Sometimes we have internal resources that should be accessible from the Internet, like Web server, mail server or VPN server. In general, I recommend isolating those resources in a DMZ to protect your office LAN from the bad guys, but no matter how you choose to design, the process involves forwarding desired packets from router's external interface to a host inside. It 's really a fairly simple process.
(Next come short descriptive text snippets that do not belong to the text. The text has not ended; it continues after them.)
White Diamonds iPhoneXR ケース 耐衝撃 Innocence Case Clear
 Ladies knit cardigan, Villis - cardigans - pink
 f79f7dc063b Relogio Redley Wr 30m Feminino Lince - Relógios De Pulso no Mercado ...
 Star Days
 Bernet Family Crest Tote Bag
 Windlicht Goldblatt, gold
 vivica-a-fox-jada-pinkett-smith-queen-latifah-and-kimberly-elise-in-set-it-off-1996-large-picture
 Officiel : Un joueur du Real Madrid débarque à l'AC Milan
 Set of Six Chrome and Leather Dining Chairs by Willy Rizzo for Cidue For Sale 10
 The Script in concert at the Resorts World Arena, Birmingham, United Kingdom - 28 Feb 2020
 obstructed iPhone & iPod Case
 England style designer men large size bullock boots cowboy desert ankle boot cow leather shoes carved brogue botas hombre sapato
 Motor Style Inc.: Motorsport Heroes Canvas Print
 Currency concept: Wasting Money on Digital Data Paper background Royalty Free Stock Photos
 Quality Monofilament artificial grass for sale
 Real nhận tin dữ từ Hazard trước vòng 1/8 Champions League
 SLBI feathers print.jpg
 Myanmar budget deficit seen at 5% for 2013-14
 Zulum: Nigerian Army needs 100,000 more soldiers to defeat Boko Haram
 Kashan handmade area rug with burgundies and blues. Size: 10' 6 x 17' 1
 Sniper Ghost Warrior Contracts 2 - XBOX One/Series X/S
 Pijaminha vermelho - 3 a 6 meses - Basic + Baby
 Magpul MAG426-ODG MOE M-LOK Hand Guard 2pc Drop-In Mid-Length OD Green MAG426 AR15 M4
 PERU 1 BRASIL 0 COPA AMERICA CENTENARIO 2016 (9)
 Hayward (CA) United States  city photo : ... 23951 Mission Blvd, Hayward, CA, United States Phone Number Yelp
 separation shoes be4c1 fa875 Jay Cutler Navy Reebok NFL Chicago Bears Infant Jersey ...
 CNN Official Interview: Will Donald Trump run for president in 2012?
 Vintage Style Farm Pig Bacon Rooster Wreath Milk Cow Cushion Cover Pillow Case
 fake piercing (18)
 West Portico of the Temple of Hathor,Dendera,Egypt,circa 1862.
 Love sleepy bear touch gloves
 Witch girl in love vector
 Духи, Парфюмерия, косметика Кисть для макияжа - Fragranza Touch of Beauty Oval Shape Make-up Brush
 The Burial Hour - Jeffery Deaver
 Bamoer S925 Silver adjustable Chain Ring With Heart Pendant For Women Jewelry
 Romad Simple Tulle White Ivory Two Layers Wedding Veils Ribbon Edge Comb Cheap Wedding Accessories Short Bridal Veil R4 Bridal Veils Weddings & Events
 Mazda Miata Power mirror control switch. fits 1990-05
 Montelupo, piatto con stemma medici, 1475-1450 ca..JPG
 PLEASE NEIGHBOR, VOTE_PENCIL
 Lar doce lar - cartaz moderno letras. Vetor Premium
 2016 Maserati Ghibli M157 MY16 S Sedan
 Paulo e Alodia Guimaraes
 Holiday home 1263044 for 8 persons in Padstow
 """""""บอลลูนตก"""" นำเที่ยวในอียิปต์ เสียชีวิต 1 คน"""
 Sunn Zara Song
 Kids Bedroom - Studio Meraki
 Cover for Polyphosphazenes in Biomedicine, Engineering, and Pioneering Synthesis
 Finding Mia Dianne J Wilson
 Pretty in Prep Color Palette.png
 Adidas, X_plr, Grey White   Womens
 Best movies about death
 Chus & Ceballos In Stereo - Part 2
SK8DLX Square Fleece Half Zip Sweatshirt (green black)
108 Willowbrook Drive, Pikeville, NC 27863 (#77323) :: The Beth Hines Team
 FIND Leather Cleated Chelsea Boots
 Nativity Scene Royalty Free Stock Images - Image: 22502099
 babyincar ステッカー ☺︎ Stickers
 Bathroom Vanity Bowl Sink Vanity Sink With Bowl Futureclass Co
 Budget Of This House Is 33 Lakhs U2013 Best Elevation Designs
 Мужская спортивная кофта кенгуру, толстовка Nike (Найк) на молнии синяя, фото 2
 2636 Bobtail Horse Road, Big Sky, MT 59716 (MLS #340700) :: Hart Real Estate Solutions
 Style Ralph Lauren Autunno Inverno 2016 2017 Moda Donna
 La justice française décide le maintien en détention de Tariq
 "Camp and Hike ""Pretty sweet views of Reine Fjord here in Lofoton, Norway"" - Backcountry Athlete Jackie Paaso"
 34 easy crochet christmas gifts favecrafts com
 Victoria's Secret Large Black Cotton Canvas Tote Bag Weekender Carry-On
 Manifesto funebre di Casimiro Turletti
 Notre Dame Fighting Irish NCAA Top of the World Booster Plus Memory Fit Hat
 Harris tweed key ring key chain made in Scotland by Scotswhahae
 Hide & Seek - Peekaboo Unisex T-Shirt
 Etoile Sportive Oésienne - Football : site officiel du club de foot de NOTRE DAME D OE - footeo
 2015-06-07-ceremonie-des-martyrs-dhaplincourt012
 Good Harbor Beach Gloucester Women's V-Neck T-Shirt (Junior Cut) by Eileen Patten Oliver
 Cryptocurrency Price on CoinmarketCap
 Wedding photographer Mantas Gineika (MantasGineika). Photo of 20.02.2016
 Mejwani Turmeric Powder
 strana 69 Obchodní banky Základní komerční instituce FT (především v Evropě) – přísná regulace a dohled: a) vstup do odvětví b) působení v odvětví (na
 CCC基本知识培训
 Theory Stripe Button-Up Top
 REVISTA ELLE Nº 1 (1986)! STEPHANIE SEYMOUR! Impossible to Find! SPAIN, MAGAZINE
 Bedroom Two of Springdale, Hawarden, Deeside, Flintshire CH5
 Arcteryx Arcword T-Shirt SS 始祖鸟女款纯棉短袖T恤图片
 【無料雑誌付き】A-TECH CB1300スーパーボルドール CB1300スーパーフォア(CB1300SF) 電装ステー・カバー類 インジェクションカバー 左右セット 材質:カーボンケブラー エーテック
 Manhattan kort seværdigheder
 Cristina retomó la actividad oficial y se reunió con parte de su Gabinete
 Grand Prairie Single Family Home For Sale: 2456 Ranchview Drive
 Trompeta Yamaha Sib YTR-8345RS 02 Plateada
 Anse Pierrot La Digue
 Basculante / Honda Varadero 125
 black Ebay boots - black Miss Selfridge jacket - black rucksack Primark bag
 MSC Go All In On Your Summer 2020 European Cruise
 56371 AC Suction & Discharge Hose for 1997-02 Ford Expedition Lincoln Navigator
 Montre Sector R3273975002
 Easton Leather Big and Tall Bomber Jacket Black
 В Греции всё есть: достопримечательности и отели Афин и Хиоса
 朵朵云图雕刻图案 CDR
Here's the configuration on a Cisco 2611 router:

Interface Ethernet0 / 1

ip address 12.1.2.3 255.255.255.0

ip nat outside

!

Interface Ethernet0 / 0

ip address 192.168.101.1 255.255.255.0

ip nat inside

!

ip nat inside source list 101 interface Ethernet0 / 1 overload

ip nat inside source static TCP 1723 192.168.101.2 interface Ethernet0 / 1 1723

!

access-list 101 permit ip any any

In the above configuration, Ethernet 0/1 is connected to the Internet public with a static address of 12.1.2.3 and Ethernet 0/0 is connected to the internal network with a static address of 192.168.101.1. Outside NAT is configured on E0 / 1 and NAT inside is configured E0 / 0. Access-list 101 works in conjunction with the "ip nat inside source list 101 interface Ethernet0 / 1 overload" statement to allow all inside hosts to use E0 / 1 to connect to the Internet sharing whatever IP address is assigned to the Ethernet interface E0 / 1.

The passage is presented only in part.